TO DO » Type out the full set of entries again, unchanged.

§ §

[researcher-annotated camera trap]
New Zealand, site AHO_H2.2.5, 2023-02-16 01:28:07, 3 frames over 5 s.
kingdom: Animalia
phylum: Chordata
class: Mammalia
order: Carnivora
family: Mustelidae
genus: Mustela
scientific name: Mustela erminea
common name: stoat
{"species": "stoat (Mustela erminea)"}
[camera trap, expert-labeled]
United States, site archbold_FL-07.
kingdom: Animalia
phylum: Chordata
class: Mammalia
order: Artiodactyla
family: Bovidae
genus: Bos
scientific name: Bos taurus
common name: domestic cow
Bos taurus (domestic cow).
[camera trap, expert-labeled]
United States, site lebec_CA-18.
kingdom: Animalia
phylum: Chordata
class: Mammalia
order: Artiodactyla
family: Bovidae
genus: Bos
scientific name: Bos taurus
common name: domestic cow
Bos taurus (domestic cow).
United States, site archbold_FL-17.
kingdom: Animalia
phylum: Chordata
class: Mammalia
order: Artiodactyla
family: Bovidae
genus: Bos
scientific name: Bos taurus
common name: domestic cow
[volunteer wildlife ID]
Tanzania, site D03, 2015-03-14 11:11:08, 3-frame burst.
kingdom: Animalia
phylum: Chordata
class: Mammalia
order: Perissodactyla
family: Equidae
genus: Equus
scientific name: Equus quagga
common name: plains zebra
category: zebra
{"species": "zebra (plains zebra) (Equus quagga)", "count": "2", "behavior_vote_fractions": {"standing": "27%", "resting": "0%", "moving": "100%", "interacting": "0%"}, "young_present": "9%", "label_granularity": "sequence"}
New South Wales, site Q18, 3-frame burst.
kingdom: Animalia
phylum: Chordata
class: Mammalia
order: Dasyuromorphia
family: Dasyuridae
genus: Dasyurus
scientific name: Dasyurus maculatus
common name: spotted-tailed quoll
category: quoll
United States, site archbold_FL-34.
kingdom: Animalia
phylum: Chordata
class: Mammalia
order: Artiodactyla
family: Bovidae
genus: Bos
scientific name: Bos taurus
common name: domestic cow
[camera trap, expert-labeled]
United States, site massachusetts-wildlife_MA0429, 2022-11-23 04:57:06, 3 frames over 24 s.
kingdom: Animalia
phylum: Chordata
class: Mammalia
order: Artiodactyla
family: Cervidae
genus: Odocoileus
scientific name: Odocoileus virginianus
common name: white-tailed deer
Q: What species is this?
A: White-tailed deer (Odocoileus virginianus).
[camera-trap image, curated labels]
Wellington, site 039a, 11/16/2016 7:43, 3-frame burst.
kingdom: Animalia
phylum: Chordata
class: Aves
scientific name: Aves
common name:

§ §

RESPONSE AREA »
[researcher-annotated camera trap]
New Zealand, site AHO_H2.2.5, 2023-02-16 01:28:07, 3 frames over 5 s.
kingdom: Animalia
phylum: Chordata
class: Mammalia
order: Carnivora
family: Mustelidae
genus: Mustela
scientific name: Mustela erminea
common name: stoat
{"species": "stoat (Mustela erminea)"}
[camera trap, expert-labeled]
United States, site archbold_FL-07.
kingdom: Animalia
phylum: Chordata
class: Mammalia
order: Artiodactyla
family: Bovidae
genus: Bos
scientific name: Bos taurus
common name: domestic cow
Bos taurus (domestic cow).
[camera trap, expert-labeled]
United States, site lebec_CA-18.
kingdom: Animalia
phylum: Chordata
class: Mammalia
order: Artiodactyla
family: Bovidae
genus: Bos
scientific name: Bos taurus
common name: domestic cow
Bos taurus (domestic cow).
United States, site archbold_FL-17.
kingdom: Animalia
phylum: Chordata
class: Mammalia
order: Artiodactyla
family: Bovidae
genus: Bos
scientific name: Bos taurus
common name: domestic cow
[volunteer wildlife ID]
Tanzania, site D03, 2015-03-14 11:11:08, 3-frame burst.
kingdom: Animalia
phylum: Chordata
class: Mammalia
order: Perissodactyla
family: Equidae
genus: Equus
scientific name: Equus quagga
common name: plains zebra
category: zebra
{"species": "zebra (plains zebra) (Equus quagga)", "count": "2", "behavior_vote_fractions": {"standing": "27%", "resting": "0%", "moving": "100%", "interacting": "0%"}, "young_present": "9%", "label_granularity": "sequence"}
New South Wales, site Q18, 3-frame burst.
kingdom: Animalia
phylum: Chordata
class: Mammalia
order: Dasyuromorphia
family: Dasyuridae
genus: Dasyurus
scientific name: Dasyurus maculatus
common name: spotted-tailed quoll
category: quoll
United States, site archbold_FL-34.
kingdom: Animalia
phylum: Chordata
class: Mammalia
order: Artiodactyla
family: Bovidae
genus: Bos
scientific name: Bos taurus
common name: domestic cow
[camera trap, expert-labeled]
United States, site massachusetts-wildlife_MA0429, 2022-11-23 04:57:06, 3 frames over 24 s.
kingdom: Animalia
phylum: Chordata
class: Mammalia
order: Artiodactyla
family: Cervidae
genus: Odocoileus
scientific name: Odocoileus virginianus
common name: white-tailed deer
Q: What species is this?
A: White-tailed deer (Odocoileus virginianus).
[camera-trap image, curated labels]
Wellington, site 039a, 11/16/2016 7:43, 3-frame burst.
kingdom: Animalia
phylum: Chordata
class: Aves
scientific name: Aves
common name:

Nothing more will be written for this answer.